Delphine Ernotte-Cunci — France Télévisions (audite, audition de Mme Delphine Ernotte Cunci, 2025-12-10)

_Réfutation frontale d'Ernotte : la controverse porterait sur un simple format de présentation par métier, non sur l'existence de la comptabilité analytique. Point de désaccord factuel non arbitré dans l'audition (renvoyé à l'audition du directeur financier)._

« À quoi cela sert-il d’avoir un comité chargé notamment de prévenir les conflits d’intérêts entre les producteurs et vous, directeurs des programmes, s’il n’y a pas de traces écrites de ses délibérations ? Où sont les avis de ce comité ? »

Charles Alloncle — UDR (rapporteur, audition de M. Manuel Alduy e.a., 2026-01-27)

_Met en cause la traçabilité des décisions de programmation ; le rapporteur affirme que la direction lui a répondu que ces documents n'existent pas — affirmation ensuite contredite en séance par les directeurs._

« Les informations sur les coûts sont couvertes par le secret des affaires. »

Florent Dumont — France Télévisions (audite, audition de M. Manuel Alduy e.a., 2026-01-27)

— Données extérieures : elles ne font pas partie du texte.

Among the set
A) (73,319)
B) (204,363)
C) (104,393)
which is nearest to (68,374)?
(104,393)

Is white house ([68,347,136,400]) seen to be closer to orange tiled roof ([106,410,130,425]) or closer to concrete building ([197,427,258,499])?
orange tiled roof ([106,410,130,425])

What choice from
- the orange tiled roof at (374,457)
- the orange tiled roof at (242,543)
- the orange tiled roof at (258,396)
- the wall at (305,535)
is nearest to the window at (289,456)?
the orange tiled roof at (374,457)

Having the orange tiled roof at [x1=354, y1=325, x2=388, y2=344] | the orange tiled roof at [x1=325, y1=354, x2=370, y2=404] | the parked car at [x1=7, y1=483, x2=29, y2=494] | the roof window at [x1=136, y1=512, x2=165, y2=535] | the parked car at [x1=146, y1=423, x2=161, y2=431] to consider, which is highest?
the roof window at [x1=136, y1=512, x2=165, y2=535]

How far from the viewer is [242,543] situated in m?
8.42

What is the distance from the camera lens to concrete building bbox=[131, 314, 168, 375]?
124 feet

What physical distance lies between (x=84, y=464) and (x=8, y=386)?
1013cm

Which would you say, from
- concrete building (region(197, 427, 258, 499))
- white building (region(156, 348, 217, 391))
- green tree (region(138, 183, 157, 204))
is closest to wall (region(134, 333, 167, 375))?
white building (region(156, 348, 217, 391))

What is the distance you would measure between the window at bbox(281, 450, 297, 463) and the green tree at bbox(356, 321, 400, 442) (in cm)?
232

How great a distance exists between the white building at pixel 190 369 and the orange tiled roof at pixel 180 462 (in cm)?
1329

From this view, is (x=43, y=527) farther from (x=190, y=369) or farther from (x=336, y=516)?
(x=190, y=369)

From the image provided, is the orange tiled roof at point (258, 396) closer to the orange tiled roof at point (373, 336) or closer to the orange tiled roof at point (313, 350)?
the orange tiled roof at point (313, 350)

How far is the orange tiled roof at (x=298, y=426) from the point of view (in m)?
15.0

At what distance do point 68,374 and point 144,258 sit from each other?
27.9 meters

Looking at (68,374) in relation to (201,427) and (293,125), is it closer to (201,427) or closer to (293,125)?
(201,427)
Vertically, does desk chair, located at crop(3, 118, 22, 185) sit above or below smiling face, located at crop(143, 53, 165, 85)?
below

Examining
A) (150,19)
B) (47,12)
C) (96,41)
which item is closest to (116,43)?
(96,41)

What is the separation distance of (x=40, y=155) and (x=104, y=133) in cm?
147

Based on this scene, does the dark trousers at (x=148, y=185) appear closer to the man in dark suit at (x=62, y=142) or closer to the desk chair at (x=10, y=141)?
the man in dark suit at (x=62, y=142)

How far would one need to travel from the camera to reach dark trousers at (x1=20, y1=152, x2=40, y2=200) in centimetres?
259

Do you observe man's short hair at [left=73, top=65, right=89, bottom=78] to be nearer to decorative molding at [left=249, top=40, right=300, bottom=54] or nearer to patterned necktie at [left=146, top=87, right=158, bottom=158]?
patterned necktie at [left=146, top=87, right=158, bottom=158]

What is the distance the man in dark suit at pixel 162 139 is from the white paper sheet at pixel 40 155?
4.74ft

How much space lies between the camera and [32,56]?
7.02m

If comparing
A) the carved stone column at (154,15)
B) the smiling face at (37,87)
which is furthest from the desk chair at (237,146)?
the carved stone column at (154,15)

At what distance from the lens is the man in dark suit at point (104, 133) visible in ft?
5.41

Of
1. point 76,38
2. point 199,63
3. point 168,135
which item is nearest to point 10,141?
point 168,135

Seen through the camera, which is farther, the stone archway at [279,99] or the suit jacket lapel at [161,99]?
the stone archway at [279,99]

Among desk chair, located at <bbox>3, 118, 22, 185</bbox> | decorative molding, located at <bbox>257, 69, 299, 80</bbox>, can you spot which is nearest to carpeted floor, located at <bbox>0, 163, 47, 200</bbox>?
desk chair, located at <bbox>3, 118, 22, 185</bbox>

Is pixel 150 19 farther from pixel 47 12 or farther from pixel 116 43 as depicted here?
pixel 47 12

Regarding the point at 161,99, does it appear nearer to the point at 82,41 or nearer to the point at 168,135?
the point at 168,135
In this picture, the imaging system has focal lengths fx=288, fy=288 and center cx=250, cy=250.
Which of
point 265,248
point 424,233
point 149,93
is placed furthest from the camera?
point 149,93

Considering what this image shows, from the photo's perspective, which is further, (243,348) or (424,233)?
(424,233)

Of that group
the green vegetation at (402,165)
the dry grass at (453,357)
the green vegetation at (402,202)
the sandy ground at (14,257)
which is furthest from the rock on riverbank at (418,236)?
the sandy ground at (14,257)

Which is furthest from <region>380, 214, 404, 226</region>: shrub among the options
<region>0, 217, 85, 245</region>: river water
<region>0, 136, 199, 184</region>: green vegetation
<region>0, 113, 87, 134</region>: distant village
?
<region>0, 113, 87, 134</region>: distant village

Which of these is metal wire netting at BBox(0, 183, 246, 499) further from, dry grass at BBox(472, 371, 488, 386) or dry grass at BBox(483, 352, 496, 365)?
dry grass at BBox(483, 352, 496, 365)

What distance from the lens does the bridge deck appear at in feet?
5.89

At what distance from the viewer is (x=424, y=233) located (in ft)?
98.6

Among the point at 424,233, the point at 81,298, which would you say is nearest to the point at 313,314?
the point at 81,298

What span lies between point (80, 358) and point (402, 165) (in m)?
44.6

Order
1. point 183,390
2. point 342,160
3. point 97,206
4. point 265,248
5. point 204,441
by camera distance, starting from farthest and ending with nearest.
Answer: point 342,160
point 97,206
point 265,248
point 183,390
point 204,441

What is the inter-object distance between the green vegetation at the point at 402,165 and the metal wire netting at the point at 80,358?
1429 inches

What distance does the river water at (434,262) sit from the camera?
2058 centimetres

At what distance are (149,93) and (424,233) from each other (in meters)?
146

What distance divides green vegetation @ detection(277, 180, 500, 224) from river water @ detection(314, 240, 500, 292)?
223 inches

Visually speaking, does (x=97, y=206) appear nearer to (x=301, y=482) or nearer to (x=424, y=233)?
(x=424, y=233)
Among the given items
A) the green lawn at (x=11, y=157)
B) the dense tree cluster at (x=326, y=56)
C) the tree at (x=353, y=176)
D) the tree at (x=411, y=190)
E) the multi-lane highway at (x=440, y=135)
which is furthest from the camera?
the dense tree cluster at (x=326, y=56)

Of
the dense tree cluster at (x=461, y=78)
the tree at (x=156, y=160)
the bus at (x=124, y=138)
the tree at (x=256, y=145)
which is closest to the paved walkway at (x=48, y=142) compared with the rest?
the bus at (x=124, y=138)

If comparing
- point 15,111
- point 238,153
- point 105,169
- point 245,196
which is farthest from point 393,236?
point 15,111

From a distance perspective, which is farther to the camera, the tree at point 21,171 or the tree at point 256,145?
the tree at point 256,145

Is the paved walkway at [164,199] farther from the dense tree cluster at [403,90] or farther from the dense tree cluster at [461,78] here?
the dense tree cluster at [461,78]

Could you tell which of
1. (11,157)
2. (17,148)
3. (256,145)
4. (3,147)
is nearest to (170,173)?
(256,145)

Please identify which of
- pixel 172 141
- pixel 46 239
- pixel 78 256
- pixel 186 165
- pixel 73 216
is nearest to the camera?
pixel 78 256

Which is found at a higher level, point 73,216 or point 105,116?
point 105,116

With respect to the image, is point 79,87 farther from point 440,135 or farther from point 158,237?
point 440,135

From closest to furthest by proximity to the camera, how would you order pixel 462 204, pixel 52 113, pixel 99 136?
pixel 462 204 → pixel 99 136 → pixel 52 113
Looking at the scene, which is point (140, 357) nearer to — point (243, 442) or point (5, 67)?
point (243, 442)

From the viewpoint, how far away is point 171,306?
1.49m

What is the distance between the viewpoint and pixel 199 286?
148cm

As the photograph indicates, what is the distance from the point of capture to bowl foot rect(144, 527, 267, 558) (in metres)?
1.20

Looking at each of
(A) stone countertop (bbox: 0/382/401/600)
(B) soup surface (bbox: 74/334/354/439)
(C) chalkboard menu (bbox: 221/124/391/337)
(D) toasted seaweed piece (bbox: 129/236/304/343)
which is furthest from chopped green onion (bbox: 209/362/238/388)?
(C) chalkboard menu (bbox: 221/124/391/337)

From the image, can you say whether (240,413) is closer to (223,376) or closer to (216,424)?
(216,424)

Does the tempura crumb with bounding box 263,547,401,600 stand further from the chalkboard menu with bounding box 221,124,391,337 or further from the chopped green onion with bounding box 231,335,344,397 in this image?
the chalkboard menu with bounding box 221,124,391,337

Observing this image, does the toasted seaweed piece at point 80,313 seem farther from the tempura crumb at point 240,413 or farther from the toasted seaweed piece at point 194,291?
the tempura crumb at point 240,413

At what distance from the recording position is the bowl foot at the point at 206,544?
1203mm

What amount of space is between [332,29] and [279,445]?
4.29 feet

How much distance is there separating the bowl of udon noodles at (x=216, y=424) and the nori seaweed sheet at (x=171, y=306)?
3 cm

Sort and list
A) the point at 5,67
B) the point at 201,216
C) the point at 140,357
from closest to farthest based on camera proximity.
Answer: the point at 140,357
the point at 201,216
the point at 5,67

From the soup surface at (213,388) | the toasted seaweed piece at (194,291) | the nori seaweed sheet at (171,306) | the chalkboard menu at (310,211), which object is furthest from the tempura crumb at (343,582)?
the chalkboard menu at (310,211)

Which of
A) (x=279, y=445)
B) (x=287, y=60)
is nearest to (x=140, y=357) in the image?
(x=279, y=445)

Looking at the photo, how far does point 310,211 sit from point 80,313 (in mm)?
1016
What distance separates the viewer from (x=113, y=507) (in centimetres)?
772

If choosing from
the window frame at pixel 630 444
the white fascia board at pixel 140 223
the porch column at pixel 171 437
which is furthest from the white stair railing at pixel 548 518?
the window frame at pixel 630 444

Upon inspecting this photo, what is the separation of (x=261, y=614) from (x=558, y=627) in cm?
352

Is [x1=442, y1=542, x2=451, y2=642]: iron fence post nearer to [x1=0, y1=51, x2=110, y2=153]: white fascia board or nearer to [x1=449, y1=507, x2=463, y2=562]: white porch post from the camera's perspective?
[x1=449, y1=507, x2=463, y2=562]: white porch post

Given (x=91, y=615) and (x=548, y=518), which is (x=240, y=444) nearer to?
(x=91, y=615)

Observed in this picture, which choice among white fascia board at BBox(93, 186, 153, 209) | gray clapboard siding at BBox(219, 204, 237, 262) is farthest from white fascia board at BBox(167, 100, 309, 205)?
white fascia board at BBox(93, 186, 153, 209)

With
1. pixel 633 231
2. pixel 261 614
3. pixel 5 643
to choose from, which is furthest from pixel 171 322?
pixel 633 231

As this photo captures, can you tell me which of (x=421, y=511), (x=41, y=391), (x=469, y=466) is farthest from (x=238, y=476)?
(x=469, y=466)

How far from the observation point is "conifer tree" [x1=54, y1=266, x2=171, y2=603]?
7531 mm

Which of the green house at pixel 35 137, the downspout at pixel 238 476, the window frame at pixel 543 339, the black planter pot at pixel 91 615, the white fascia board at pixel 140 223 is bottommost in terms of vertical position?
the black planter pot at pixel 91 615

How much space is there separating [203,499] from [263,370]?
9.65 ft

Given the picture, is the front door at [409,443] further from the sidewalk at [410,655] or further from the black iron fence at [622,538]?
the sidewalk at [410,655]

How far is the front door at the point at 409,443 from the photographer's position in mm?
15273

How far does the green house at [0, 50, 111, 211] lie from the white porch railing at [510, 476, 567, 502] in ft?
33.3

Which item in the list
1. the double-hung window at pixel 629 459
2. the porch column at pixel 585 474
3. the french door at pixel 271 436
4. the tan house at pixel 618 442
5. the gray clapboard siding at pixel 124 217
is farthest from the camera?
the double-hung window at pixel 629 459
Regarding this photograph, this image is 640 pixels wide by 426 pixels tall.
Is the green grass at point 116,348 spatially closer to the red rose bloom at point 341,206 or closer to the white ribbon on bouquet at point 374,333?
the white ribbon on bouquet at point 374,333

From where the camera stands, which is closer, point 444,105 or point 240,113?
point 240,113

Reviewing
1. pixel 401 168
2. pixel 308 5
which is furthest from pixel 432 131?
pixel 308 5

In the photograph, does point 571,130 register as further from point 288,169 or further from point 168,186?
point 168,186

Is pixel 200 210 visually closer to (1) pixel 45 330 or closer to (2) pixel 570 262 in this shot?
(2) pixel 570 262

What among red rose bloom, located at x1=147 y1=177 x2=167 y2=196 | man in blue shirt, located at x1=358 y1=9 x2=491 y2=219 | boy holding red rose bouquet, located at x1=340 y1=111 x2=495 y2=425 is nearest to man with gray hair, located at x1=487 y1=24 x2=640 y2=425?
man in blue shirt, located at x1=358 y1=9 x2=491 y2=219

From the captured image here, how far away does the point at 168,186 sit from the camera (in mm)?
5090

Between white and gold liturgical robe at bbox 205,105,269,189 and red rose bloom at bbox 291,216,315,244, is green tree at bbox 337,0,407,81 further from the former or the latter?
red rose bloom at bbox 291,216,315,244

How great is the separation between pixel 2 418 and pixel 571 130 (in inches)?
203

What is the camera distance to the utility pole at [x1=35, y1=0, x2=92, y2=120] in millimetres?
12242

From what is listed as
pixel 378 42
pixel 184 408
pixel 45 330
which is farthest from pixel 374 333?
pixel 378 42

_Argument récurrent de refus de communiquer oralement les coûts des émissions, jugé insatisfaisant par le rapporteur ; renvoi à la data room. Établit la ligne de défense sur la transparence._

« je facture moi-même des programmes à France Télévisions et je ne voudrais pas que mes tarifs et mes marges soient connus de l’ensemble de la communauté des producteurs qui sont par ailleurs mes concurrents. »

Arnaud Lesaunier — France Télévisions (audite, audition de M. Manuel Alduy e.a., 2026-01-27)

_Justification concrète du refus de divulguer les coûts en séance : la concurrence entre producteurs. Révèle la double casquette de France TV Studio (filiale interne mais opérateur en concurrence)._

« Cela renvoie à un principe assez simple d’organisation des administrations : la séparation entre ordonnateurs et comptables. Faire en sorte que ce ne soit pas la même personne qui ordonne un programme et qui décide de son coût est une sûreté apportée à l’entreprise. »

Arnaud Lesaunier — France Télévisions (audite, audition de M. Manuel Alduy e.a., 2026-01-27)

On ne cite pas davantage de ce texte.